Written instruction: Rewrite the records from the line with "In the captured" up to and including the line with "86 centimetres", changing "blurred yellow flower" to "out-of-focus yellow flower" and leaving everything else the same.

---------------

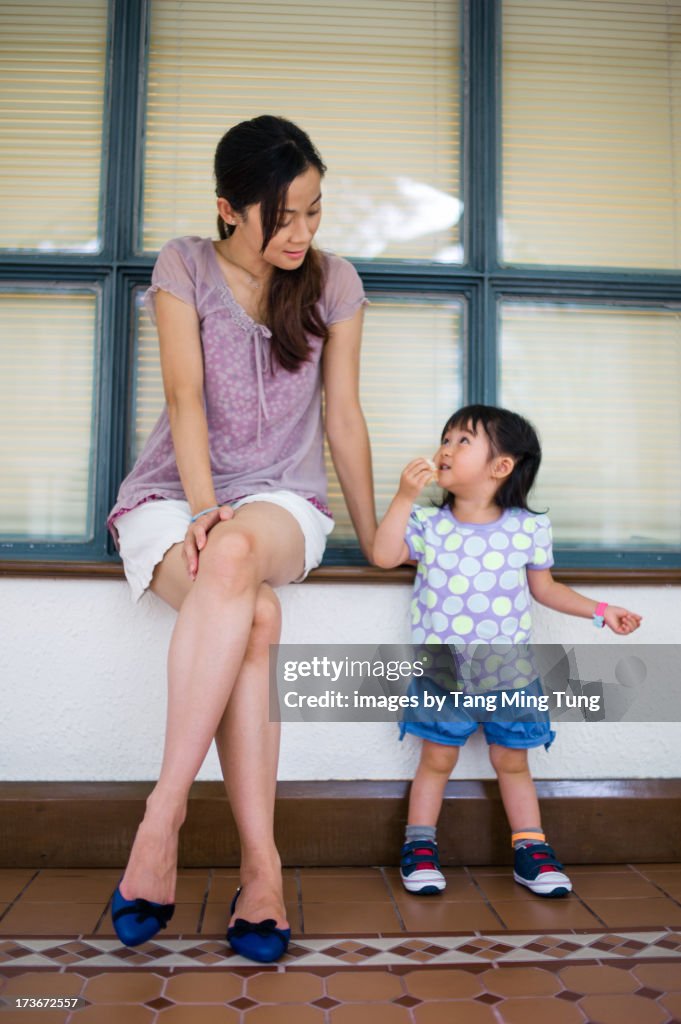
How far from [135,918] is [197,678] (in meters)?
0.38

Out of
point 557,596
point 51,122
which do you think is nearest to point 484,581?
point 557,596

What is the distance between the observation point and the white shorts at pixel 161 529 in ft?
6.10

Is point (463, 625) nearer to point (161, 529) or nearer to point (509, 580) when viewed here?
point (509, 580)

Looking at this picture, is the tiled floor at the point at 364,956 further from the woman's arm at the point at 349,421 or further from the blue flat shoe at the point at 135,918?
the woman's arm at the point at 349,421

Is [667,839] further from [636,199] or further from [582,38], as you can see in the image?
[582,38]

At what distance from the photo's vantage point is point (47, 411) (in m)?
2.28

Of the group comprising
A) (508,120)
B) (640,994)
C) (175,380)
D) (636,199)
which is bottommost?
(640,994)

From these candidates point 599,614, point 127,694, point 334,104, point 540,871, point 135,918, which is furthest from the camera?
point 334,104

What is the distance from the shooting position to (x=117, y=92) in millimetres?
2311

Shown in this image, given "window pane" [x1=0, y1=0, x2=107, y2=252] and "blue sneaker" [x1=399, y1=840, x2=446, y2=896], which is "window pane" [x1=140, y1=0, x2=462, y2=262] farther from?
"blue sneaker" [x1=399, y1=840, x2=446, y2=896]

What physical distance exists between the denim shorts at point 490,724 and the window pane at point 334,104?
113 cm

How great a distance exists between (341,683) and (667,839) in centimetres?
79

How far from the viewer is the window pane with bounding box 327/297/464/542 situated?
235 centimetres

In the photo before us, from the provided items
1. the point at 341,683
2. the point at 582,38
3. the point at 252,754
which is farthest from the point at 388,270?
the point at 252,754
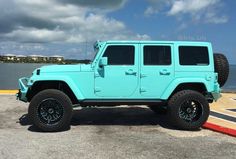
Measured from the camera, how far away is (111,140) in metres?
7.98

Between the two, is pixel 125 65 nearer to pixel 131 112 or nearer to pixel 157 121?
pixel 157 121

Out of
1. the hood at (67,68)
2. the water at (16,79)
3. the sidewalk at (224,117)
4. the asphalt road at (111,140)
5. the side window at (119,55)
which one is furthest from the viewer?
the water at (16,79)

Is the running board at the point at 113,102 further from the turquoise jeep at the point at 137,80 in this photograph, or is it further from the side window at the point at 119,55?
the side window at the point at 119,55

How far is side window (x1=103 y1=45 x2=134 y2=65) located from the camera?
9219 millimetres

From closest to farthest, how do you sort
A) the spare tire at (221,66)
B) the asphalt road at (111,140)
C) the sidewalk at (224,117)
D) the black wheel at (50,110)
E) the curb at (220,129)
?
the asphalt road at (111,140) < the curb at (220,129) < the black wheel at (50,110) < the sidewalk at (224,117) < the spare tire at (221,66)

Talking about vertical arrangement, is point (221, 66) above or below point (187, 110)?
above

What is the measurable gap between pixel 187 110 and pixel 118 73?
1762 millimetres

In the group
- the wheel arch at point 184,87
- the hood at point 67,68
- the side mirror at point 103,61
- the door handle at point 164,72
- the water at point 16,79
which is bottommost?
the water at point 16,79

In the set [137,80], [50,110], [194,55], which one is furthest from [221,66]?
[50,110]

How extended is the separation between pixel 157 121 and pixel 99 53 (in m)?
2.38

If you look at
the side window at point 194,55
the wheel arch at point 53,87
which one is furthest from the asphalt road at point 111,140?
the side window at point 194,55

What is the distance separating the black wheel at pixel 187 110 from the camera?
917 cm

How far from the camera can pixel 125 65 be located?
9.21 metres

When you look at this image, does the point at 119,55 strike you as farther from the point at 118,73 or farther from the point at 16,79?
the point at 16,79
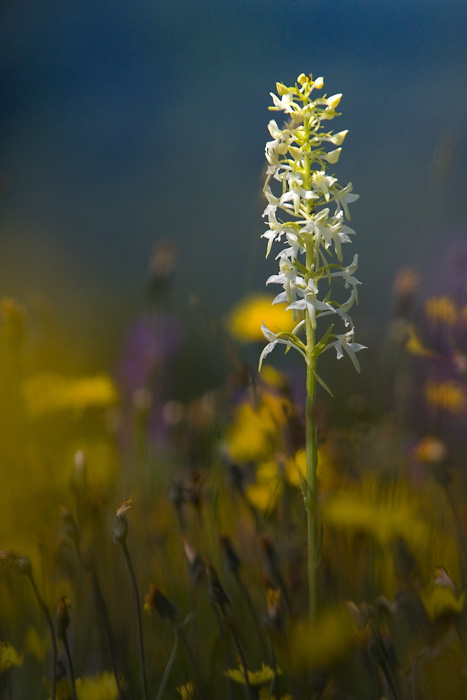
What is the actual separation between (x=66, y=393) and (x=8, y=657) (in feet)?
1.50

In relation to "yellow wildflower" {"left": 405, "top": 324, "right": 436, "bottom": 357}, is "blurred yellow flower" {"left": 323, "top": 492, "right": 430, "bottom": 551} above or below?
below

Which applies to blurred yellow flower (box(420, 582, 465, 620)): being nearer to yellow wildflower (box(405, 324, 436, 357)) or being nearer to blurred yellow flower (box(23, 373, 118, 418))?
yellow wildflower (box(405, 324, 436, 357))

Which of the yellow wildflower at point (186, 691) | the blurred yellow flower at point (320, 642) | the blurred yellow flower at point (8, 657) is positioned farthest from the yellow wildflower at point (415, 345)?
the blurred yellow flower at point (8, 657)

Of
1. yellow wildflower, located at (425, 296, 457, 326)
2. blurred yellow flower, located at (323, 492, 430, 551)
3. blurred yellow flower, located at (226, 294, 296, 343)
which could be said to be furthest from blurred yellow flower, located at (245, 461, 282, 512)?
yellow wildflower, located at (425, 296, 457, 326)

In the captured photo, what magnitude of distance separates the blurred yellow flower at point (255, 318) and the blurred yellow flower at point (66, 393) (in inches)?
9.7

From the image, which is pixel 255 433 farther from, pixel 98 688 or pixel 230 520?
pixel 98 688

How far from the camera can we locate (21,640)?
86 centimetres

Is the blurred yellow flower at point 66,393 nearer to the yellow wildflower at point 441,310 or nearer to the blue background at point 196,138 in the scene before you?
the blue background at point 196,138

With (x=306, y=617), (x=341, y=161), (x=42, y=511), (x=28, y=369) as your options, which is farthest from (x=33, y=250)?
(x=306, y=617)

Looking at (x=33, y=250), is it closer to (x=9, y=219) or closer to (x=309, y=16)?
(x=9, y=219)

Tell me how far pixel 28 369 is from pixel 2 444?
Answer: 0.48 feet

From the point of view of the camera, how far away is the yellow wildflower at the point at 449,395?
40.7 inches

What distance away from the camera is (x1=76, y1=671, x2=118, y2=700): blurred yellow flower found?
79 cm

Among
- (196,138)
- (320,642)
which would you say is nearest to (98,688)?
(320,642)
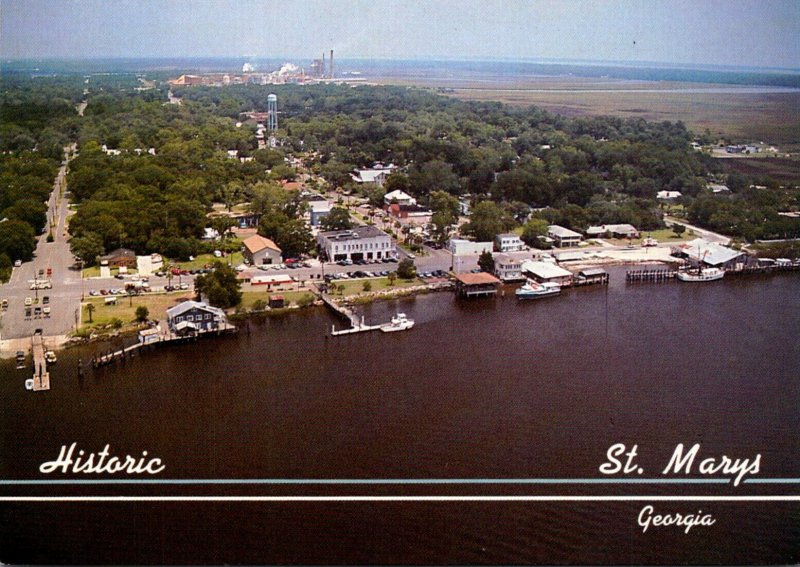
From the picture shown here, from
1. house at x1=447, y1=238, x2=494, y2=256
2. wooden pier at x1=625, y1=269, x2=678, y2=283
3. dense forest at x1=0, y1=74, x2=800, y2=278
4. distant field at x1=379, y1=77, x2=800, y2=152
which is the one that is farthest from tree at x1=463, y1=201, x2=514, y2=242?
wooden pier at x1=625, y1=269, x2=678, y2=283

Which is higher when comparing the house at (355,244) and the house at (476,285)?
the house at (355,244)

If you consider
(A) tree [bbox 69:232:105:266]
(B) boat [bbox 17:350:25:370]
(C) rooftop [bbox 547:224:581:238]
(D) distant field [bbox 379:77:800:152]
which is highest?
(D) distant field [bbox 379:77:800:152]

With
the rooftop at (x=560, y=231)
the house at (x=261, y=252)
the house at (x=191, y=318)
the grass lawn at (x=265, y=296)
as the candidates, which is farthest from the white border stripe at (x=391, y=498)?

---------------

Expected output:
In the captured photo, what magnitude of distance separates the out-of-focus yellow flower at point (255, 318) and the out-of-focus yellow flower at point (66, 393) (in inches)?
9.7

From the image, which is pixel 255 433 farther from, pixel 98 688 or pixel 230 520?
pixel 98 688

How far from the camera can we locate (21,640)?
86 centimetres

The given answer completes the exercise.